O artigo 23.º do EAJ estabelecia, na parte que nos interessa, o seguinte:

N.º 1: O administrador judicial provisório em processo especial de revitalização ou em processo especial para acordo de pagamento ou o administrador da insolvência em processo de insolvência nomeado por iniciativa do juiz tem direito a ser remunerado pelos actos praticados, de acordo com o montante estabelecido em portaria dos membros do Governo responsáveis pelas áreas das finanças, da justiça e da economia.

N.º 2: Os administradores judiciais referidos no número anterior auferem ainda uma remuneração variável em função do resultado da recuperação do devedor ou da liquidação da massa insolvente, cujo valor é o fixado na portaria referida no número anterior.

N.º 3: Para os efeitos do disposto no número anterior, em processo especial de revitalização, em processo especial para acordo de pagamento ou em processo de insolvência em que seja aprovado um plano de recuperação, considera-se resultado da recuperação o valor determinado com base no montante dos créditos a satisfazer aos credores integrados no plano, conforme o regime previsto na portaria referida no n.º 1.

Decorre do n.º 1 que, independentemente do resultado das negociações que ocorram no âmbito de um processo especial para acordo de pagamento, é sempre devida uma remuneração ao administrador judicial provisório. A essa remuneração fixa acresce, nos termos do n.º 2, uma remuneração variável em função do resultado da recuperação do devedor, definido no n.º 3. Daí que a parte variável da remuneração apenas seja devida se as negociações acima referidas tiverem êxito, com a obtenção de um acordo de pagamento, e este for homologado pelo tribunal.

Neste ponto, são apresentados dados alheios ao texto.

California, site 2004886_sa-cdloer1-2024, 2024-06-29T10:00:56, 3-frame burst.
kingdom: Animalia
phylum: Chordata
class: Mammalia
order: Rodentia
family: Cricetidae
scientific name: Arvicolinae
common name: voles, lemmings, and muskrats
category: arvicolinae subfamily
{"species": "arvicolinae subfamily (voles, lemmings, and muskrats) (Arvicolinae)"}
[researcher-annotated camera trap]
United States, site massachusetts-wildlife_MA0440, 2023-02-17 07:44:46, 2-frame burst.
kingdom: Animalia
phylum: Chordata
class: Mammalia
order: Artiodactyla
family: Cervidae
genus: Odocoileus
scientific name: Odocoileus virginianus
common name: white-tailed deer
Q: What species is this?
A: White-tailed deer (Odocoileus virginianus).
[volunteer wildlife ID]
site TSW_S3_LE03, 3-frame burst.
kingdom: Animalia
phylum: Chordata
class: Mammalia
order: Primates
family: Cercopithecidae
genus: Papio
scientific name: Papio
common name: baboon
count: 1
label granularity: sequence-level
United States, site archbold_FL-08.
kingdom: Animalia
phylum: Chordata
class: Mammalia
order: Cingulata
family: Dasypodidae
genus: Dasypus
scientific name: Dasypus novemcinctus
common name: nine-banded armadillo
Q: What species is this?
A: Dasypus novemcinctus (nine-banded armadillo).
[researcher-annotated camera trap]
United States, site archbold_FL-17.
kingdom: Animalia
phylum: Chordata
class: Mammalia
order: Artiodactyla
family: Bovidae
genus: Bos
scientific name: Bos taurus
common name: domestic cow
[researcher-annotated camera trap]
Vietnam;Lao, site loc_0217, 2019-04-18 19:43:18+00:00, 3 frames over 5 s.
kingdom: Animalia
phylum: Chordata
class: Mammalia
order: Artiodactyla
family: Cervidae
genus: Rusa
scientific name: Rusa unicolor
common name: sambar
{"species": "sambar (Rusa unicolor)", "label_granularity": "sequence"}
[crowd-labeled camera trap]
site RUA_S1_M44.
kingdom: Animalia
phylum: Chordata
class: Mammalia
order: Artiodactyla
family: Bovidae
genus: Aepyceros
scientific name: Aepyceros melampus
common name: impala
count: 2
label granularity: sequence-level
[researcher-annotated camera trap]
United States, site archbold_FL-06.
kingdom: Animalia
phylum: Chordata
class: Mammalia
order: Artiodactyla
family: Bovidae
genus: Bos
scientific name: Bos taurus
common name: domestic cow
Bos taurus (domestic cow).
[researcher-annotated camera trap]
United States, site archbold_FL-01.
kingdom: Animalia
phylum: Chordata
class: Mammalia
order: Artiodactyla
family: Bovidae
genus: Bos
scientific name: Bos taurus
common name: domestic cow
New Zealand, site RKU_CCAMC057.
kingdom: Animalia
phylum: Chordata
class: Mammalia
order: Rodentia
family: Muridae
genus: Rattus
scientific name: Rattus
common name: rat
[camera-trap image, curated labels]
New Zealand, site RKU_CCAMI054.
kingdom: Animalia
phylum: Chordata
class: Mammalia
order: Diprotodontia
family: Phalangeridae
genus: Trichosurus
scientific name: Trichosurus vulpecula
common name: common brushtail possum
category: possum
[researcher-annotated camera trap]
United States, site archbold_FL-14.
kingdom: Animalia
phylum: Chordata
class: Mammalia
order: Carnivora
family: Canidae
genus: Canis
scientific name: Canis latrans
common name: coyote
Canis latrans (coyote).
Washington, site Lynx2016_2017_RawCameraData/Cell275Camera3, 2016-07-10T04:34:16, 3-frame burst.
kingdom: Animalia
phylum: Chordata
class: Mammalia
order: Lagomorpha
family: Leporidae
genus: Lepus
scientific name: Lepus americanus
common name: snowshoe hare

Porém, a portaria referida no n.º 1 nunca foi publicada, pelo que se colocava a questão de saber como integrar tal lacuna.

Relativamente à parte fixa da remuneração do administrador judicial provisório em processo especial para acordo de pagamento, a aplicação analógica do artigo 1.º da Portaria n.º 51/2005, de 20.01, que estabelecia a remuneração do administrador da insolvência tendo por referência o anterior estatuto deste último (Lei n.º 32/2004, de 22.07), não oferecia dificuldade. Por um lado, o artigo 23.º do EAJ equipara o administrador judicial provisório em processo especial de revitalização ou em processo especial para acordo de pagamento ao administrador da insolvência. Por outro, o regime constante do artigo 1.º da Portaria n.º 51/2005 relativamente à parte fixa da remuneração não envolve a ponderação de factores ou critérios específicos do processo de insolvência, sendo, por isso, perfeitamente transponível para o processo especial para acordo de pagamento.

O n.º 1 do artigo 1.º da Portaria n.º 51/2005 estabelece que o valor fixo da remuneração do administrador da insolvência nomeado pelo juiz é de € 2.000,00. Ao contrário do que foi entendido no despacho recorrido, não deve ser aplicado ao caso dos autos o disposto no n.º 2 do mesmo artigo, segundo o qual, no caso de o administrador da insolvência exercer as suas funções por menos de seis meses devido à sua substituição por outro administrador, apenas tem direito à primeira das prestações referidas no n.º 2 do artigo 26.º da Lei n.º 32/2004. Isto porque a recorrente nunca foi substituída por outro administrador. Portanto, o valor fixo da remuneração da recorrente deverá ser fixado em € 2.000,00.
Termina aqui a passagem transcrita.